START Document passage

Performance metrics for 4 time-domain features of the sEMG data using a Convoluted Neural Network Long Short-Term Memory classifier model.

Accuracy % Precision % Recall (sensitivity) % F1-score %
MAV 89.2 90.3 88 88.7
RMS 89.2 90.5 88.5 89.2
VAR 88.6 90.5 86.5 87.4
WL 90.3 90.8 89.3 89.9

The difference between the lowest and highest accuracy values for all features is less than 2%, indicating all features were equally accurate in classifying the surgical tasks. sEMG = Surface electromyography. MAV = Mean absolute value. RMS = Root mean square. VAR = Variance. WL = Waveform length.

Figure 3
Figure 3

Confusion matrices for classification of suturing tasks using time-domain features of surface electromyographic (sEMG) data: MAV = Mean absolute value (A), RMS = Root mean square (B), VAR = Variance (C), and WL = Waveform length (D) of signals. For each feature, numbers of incorrectly classified tasks were low.

Citation: American Journal of Veterinary Research 84, 8; 10.2460/ajvr.23.03.0058

Discussion

In this study performed at a single institution, OSCE-style checklist, OSATS checklist, and surgical GRS performance assessments were unreliable for the evaluation of suturing skills of second-year veterinary students. Students’ scores varied widely despite evaluation by a cohort of similarly expert raters instructed on the assessment rubrics. Whether OSCE or OSATS checklist scores were categorized by proportions of maximum points available or ranking by deciles, unacceptably high levels of tolerance (20 percentage points or 2 deciles) were required to achieve excellent agreement between raters. Even with high levels of tolerance, IRA was poor for the GRS. Raters reported widely differing moods, endurance, and approaches to scoring during evaluation that may have contributed to low reliability.9,42 Students’ prior experience with suturing did not affect performance, and students’ scores and times to task completion did not improve despite most students practicing between testing time points. Our findings indicate the collection of sEMG data was feasible and well-tolerated by students, but sEMG signals were only correlated to OSCE checklist scores and speed of task completion for task 1, the simplest task. Although sEMG data were not correlated with performance scores assessed by expert raters, sEMG data were able to differentiate among tasks by routine statistical analysis and to classify tasks by input to machine learning neural network algorithms.29,43 As the experience of the experimental design and anxiety associated with suturing had little to no effect on performance, the collection of EMG data and assessment by machine learning models could provide an objective assessment of suturing skills of veterinary students. Further investigation of this application is warranted.

END Document passage
START Record set

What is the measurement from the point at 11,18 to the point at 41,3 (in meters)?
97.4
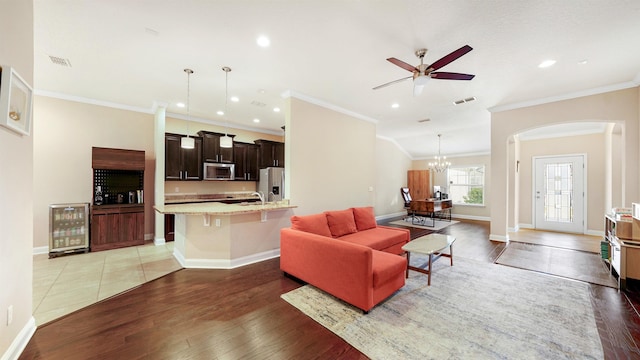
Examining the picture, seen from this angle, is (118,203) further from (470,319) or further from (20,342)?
(470,319)

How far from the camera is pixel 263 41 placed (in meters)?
2.83

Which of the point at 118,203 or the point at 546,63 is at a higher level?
the point at 546,63

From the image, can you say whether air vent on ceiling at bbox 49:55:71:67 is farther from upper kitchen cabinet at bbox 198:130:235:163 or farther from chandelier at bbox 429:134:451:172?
chandelier at bbox 429:134:451:172

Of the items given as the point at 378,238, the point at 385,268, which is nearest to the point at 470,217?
the point at 378,238

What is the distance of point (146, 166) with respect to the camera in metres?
5.31

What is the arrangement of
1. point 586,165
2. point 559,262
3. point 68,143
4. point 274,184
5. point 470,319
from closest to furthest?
point 470,319 < point 559,262 < point 68,143 < point 586,165 < point 274,184

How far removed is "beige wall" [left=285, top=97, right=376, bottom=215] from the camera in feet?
14.3

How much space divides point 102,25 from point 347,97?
3587mm

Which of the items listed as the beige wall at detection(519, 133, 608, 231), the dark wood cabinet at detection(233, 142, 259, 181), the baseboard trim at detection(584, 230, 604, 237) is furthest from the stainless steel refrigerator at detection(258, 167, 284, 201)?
the baseboard trim at detection(584, 230, 604, 237)

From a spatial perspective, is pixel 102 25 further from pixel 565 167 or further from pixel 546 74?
pixel 565 167

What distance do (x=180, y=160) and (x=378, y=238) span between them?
479 centimetres

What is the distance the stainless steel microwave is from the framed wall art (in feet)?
13.0

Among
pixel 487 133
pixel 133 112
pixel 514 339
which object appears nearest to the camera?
pixel 514 339

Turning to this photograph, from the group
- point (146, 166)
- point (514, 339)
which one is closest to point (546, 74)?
point (514, 339)
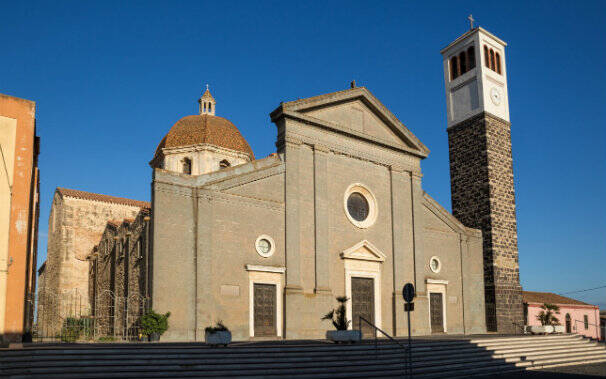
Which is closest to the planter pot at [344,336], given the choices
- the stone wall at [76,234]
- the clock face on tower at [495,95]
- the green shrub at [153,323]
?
the green shrub at [153,323]

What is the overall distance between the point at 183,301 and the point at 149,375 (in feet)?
19.9

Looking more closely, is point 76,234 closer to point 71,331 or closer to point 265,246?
point 71,331

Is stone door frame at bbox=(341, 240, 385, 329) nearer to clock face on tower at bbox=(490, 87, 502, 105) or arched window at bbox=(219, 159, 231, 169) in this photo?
clock face on tower at bbox=(490, 87, 502, 105)

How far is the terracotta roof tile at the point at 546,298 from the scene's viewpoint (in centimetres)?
3757

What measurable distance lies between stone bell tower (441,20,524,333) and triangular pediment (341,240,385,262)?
748cm

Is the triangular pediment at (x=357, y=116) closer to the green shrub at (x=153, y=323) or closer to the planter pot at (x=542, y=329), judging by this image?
the green shrub at (x=153, y=323)

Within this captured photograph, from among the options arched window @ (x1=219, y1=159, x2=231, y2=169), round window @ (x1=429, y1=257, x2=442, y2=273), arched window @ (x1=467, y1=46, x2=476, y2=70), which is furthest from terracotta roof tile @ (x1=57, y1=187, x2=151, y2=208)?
arched window @ (x1=467, y1=46, x2=476, y2=70)

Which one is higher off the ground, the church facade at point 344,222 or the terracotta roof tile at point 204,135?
the terracotta roof tile at point 204,135

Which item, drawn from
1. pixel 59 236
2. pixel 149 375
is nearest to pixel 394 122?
pixel 149 375

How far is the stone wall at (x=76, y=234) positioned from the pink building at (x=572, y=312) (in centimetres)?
2833

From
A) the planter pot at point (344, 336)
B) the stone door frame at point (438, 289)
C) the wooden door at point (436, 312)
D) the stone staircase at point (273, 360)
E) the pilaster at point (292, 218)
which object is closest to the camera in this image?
the stone staircase at point (273, 360)

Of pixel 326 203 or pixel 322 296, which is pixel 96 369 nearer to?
pixel 322 296

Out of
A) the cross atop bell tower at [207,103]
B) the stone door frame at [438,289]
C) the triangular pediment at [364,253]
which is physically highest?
the cross atop bell tower at [207,103]

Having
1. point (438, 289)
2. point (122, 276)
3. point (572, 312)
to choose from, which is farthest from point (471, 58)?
point (572, 312)
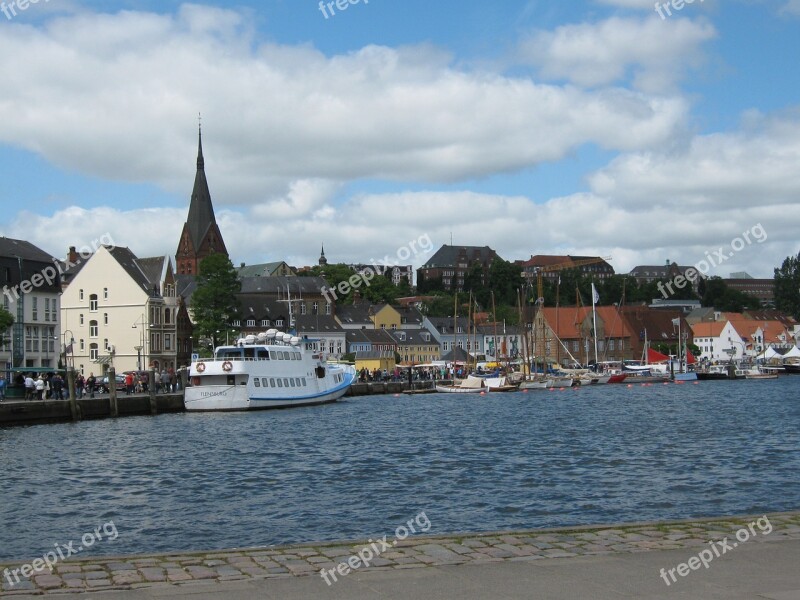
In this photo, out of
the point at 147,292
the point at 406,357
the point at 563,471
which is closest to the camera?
the point at 563,471

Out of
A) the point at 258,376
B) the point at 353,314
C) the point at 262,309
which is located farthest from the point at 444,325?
the point at 258,376

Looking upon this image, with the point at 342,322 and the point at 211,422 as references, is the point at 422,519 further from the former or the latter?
the point at 342,322

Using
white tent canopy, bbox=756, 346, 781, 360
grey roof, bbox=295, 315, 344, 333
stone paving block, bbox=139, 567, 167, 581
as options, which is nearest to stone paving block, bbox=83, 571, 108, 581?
stone paving block, bbox=139, 567, 167, 581

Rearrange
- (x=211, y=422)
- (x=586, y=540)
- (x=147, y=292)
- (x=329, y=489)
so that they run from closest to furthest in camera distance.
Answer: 1. (x=586, y=540)
2. (x=329, y=489)
3. (x=211, y=422)
4. (x=147, y=292)

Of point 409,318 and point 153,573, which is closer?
point 153,573

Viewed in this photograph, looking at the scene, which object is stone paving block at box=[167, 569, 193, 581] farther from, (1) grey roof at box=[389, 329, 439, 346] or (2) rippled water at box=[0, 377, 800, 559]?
(1) grey roof at box=[389, 329, 439, 346]

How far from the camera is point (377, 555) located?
1300 centimetres

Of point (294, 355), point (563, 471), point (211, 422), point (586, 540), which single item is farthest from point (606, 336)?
point (586, 540)

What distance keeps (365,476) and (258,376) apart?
135ft

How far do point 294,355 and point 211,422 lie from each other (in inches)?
703

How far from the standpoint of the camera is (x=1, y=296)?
83.6m

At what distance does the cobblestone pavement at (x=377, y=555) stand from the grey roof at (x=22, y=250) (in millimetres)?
77044

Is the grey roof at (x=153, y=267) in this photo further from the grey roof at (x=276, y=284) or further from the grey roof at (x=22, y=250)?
the grey roof at (x=276, y=284)

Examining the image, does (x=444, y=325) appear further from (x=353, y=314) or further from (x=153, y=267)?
(x=153, y=267)
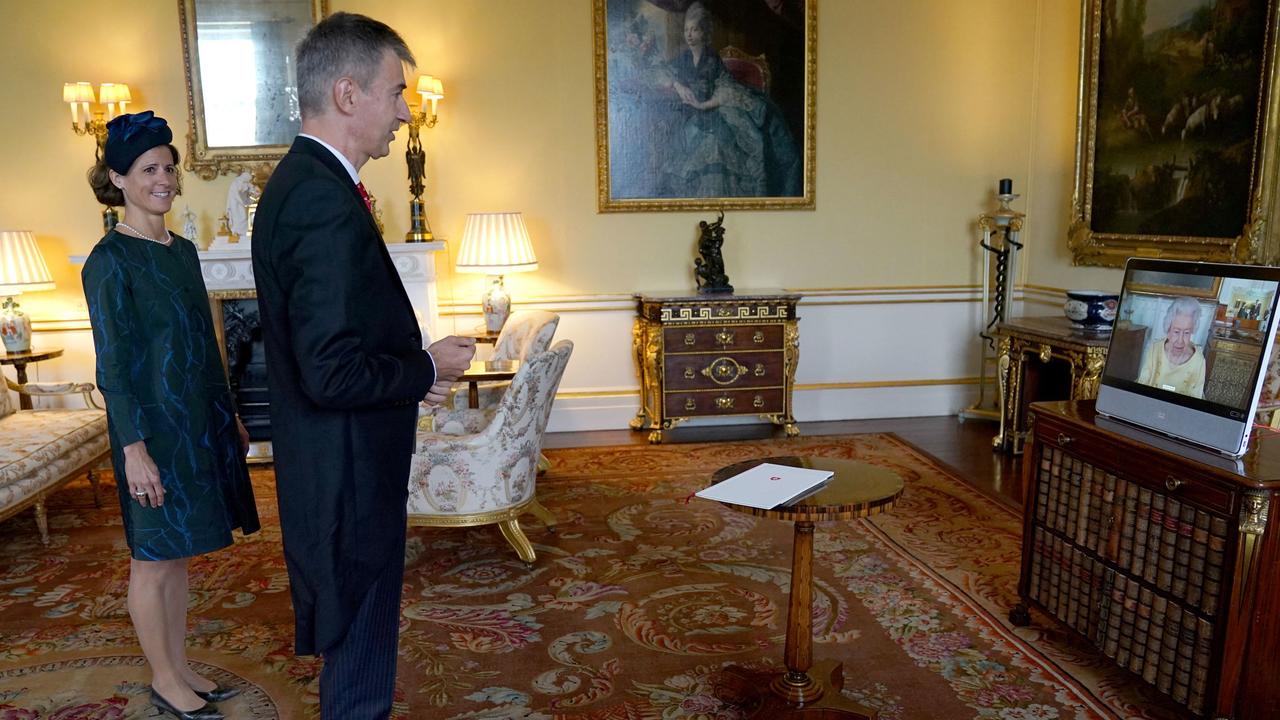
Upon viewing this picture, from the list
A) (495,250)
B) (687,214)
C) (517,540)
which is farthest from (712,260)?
(517,540)

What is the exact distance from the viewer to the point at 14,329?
5488 millimetres

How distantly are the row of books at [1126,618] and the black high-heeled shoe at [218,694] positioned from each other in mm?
2733

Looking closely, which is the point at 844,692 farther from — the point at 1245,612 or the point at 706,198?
the point at 706,198

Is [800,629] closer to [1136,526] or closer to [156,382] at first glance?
[1136,526]

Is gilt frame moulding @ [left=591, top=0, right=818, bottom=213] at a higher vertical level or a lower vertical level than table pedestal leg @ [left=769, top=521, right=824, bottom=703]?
higher

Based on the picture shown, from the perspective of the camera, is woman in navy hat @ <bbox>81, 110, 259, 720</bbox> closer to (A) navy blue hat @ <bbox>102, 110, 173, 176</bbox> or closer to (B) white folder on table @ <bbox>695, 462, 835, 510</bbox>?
(A) navy blue hat @ <bbox>102, 110, 173, 176</bbox>

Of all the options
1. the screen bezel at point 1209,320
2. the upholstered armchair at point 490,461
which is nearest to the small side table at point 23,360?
the upholstered armchair at point 490,461

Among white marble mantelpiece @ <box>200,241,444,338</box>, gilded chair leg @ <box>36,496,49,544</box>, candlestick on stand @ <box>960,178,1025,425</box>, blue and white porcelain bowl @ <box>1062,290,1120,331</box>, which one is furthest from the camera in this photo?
candlestick on stand @ <box>960,178,1025,425</box>

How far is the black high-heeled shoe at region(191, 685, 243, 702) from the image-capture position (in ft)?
9.18

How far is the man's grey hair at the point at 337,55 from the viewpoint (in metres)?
1.70

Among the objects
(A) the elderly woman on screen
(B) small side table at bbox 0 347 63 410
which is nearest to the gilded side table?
(A) the elderly woman on screen

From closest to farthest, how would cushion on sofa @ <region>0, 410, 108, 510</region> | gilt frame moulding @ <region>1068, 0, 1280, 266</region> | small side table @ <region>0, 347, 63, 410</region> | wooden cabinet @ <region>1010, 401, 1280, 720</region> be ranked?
wooden cabinet @ <region>1010, 401, 1280, 720</region>
cushion on sofa @ <region>0, 410, 108, 510</region>
gilt frame moulding @ <region>1068, 0, 1280, 266</region>
small side table @ <region>0, 347, 63, 410</region>

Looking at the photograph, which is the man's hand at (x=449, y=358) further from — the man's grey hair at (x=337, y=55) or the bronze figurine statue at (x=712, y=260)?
the bronze figurine statue at (x=712, y=260)

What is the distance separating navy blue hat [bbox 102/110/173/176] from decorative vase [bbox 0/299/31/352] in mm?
3906
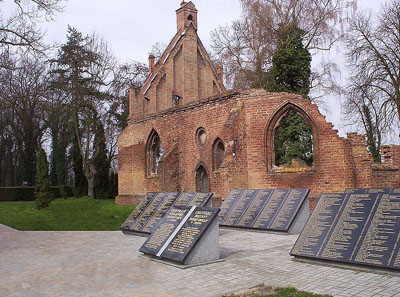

END Record set

● **Task instructions**:
1. Based on the sEMG study passage, decide whether each statement agrees with it: (a) The gap between the lowest and highest accuracy values across the features is more than 2%. (b) Students' prior experience with suturing affected their performance. (c) The study was performed at a single institution. Answer yes or no for each, and quote the deciding words.
2. Answer these questions from the sEMG study passage:
(a) What does VAR stand for?
(b) What recall (sensitivity) percentage is listed for RMS?
(c) For which task were sEMG signals correlated to OSCE checklist scores and speed of task completion?

● **Exercise solutions**:
1.
(a) No: "The difference between the lowest and highest accuracy values for all features is less than 2%"
(b) No: "Students’ prior experience with suturing did not affect performance"
(c) Yes: "In this study performed at a single institution"

2.
(a) Variance
(b) 88.5
(c) Task 1, the simplest task